Schwere Hagelschläge nehmen bei Gewittern in Europa deutlich zu
In Europa steigen Schäden bei schweren Gewittern ebenfalls drastisch. Der Einfluss des Klimawandels ist hier stärker als in anderen Regionen, auch wenn der Schadentrend ebenfalls überwiegend von den steigenden exponierten Werten bestimmt wird. In den vergangenen 25 Jahren haben sich die Gesamtschäden im 5-Jahres-Durchschnitt beinahe vervierfacht auf rund 9,2 Mrd. US$ im Schnitt der vergangenen fünf Jahre. Die durchschnittlichen versicherten Schäden sprangen sogar fast auf das sechsfache in die Höhe – im Schnitt von 2021 bis 2025 waren es rund 6,1 Mrd. US$.
Im bisher teuersten Schwergewitterjahr 2023 erreichten die Schäden in europäischen Ländern den Rekordwert von 17 Mrd. US$ (inflationsbereinigt), davon waren knapp 13 Mrd. US$ versichert. Insbesondere Gewitterstürme im Alpenraum und am Mittelmeer trugen dazu bei. In Norditalien wurden damals bei einem schweren Gewitter bis zu 19 cm große Hagelkörner entdeckt, die Schäden waren enorm. Nach Jahren mit immer weiter steigenden Gewitterschäden fielen die vergangenen beiden Jahre dann wieder weniger kostspielig aus, was die Volatilität des Schadenrisikos im direkten Jahresvergleich belegt.
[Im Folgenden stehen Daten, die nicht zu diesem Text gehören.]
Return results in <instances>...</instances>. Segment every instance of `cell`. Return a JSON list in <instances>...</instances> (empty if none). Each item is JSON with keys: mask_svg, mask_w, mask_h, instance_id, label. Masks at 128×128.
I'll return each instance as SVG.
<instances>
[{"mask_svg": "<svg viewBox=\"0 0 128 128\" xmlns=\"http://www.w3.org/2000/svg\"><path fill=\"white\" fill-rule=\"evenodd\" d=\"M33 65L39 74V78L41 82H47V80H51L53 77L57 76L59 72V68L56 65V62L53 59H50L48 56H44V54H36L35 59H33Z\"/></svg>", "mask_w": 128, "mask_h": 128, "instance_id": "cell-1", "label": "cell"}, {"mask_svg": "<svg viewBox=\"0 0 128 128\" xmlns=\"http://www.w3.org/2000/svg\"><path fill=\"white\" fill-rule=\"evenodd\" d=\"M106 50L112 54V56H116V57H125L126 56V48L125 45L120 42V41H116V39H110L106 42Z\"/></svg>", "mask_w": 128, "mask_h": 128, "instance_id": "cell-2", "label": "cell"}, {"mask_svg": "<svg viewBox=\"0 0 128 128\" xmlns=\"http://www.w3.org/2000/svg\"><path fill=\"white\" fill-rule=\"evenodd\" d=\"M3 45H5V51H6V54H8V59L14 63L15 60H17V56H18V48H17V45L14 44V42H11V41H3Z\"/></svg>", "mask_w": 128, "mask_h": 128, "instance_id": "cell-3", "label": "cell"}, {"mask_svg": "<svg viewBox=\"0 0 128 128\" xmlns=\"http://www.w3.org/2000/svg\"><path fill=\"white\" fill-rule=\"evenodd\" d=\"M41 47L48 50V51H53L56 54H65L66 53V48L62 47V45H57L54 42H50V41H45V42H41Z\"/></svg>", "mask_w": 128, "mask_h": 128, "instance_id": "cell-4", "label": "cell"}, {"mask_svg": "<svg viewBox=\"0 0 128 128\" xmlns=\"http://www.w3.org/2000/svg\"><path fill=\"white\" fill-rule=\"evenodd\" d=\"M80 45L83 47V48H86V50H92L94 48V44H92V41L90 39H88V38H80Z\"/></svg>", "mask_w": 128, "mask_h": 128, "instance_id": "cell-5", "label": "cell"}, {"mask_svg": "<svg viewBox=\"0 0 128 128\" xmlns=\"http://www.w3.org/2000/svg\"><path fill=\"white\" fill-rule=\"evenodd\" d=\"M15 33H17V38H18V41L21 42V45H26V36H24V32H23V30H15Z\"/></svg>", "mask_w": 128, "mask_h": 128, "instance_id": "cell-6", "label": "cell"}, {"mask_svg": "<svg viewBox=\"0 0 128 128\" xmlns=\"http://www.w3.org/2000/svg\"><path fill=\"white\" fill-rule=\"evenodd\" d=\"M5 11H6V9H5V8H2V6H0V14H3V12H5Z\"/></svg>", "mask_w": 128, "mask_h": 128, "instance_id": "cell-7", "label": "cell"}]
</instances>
Munich Re hat in den vergangenen Jahren an mehreren wissenschaftlichen Studien mitgewirkt, um das Risiko von schwerem Hagel zu bewerten und transparenter zu machen.
Einer dieser Studien zufolge ereignen sich schwere Gewitter mit kostspieligen Hagelschlägen in Europa am häufigsten in Südfrankreich, Ostspanien, den Ländern des Alpenraums und den Balkanstaaten. Dabei hat insbesondere in Norditalien, Österreich, Kroatien und in weiter südlich gelegenen Balkanstaaten die Anzahl der Hagelgewitter in den vergangenen Jahrzehnten deutlich zugenommen.
Die schon erwähnte weltweite Hagelstudie*** attestierte Europa sogar den weltweit stärksten Anstieg von schweren Hagelschlägen. Die Studie fand dabei auch einen deutlichen Zusammenhang zwischen den Schadenereignissen und den Effekten des Klimawandels. So hat in Norditalien die Anzahl von Gewittern im Betrachtungszeitraum von 1950-2023 zwar leicht abgenommen. Die Wahrscheinlichkeit, dass Gewitter schadenträchtigen sehr großen Hagel mit sich bringen, ist aber um fast 80% gestiegen.
Und der Trend zu mehr schweren Hagelschlägen in Europa wird anhalten: Selbst bei einem moderaten Klimaszenario (Erwärmung um etwa 2,4°C im Vergleich zur vorindustriellen Zeit) dürften schadenträchtige Hagelstürme mit sehr großen Hagelkörnern (>5cm) bis Ende des Jahrhunderts beinahe in ganz Europa um 30 bis 40% zunehmen, so das Ergebnis einer weiteren Studie unter Mitwirkung von Munich Re****. In Norditalien, den Balkanländern und entlang der französischen und spanischen Mittelmeerküste – schon jetzt allesamt Hagel-Hot-Spots – könnte die Zunahme sogar noch deutlich stärker ausfallen.